Competent cells of E. coli TransforMax EC100D pir-116 cloning strain and the E. coli WM3064 conjugation donor strain were purchased from Lucigen (Biosearch Technologies, Alexandria, MN). E. coli 10-β competent cells were purchased from New England BioLabs (NEB, Ipswich, MA, USA). All bacterial strains were grown in liquid and solid medium using a Luria-Bertani (LB) base (Becton Dickinson, Milpitas, CA). Antibiotic concentrations for selection were carbenicillin (carb, 50 μg/mL) and kanamycin (kan, 50 μg/mL). When the E. coli WM3064 strain was used, media was supplemented with diaminopimelic acid (DAP) at a concentration of 300 μM.
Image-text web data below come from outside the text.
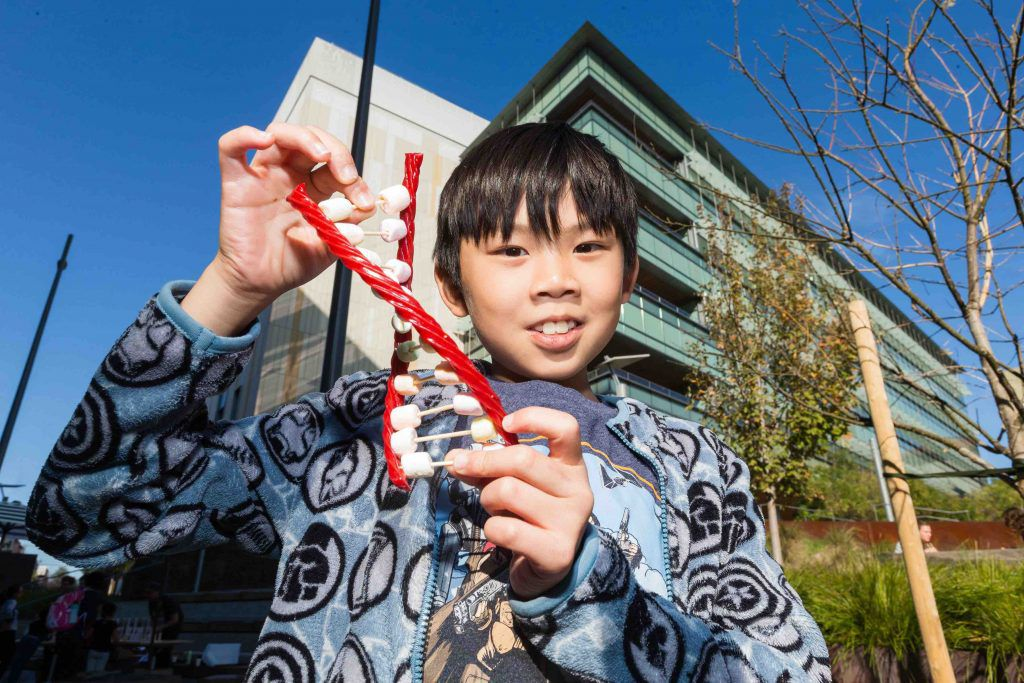 photo of a child holding a candy model of DNA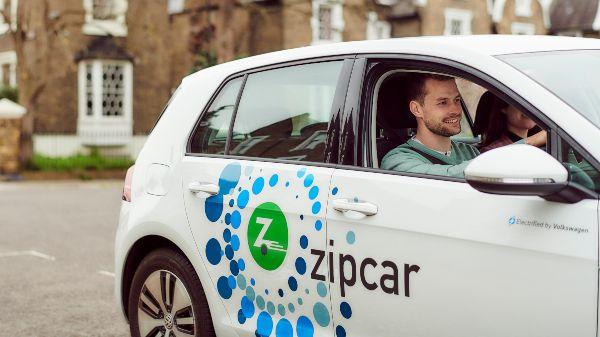 man driving a zipcar electric car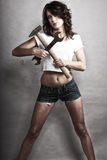 girl holding hammer and wrench spanner Royalty Free Stock Images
All non-magic pool plasmids were constructed using standard Gibson cloning methods.65 Plasmid DNA isolation was performed using a miniprep plasmid isolation kit according to the manufacturer’s instructions (Qiagen, Redwood City, CA). General microbiological manipulations, PCR amplification, golden gate assembly, cloning, and transformation procedures were described previously.23 Enzymes were purchased from New England Biolabs (NEB, Ipswich, MA, USA) and Thermo Fisher Scientific (Waltham, MA, USA). Oligonucleotide primers were obtained from Integrated DNA Technologies (IDT, Coralville, IA, USA). Double strand DNA gene fragments were ordered for synthesis from Genewiz Inc (Azenta Life Sciences, South Planefield, NJ). All plasmids constructed, not including magic pool library construction, were verified by whole plasmid sequencing by Plasmidsaurus Inc (South San Francisco, CA). Unless noted, all reagents and media components were purchased from Sigma-Aldrich (St. Louis, MO, USA).
Method details
Origin of replication prediction
From our earlier plasmidome study, 32 circular plasmid sequences were analyzed using DoriC for prediction of the origin of replication8 and the resulting 18 predicted origins of replication were used in the subsequent experimental validation workflow. For this study, DoriC 10.0 was used (details for DoriC 10 are provided at https://tubic.org/doric10/public/index.php).36 DoriC has since been updated to Dori 12.08 and a new plasmid focused OriV-finder37 tool was also released recently. All 32 scaffolds examined in this study were also analyzed using the OriV-finder tool. Details of OriV-finder are available at https://tubic.org/OriV-Finder/OriV-Finder/. Examined scaffold sequences, original DoriC predictions and the most recent OriV-finder predictions are provided in supplementary data (Data S1).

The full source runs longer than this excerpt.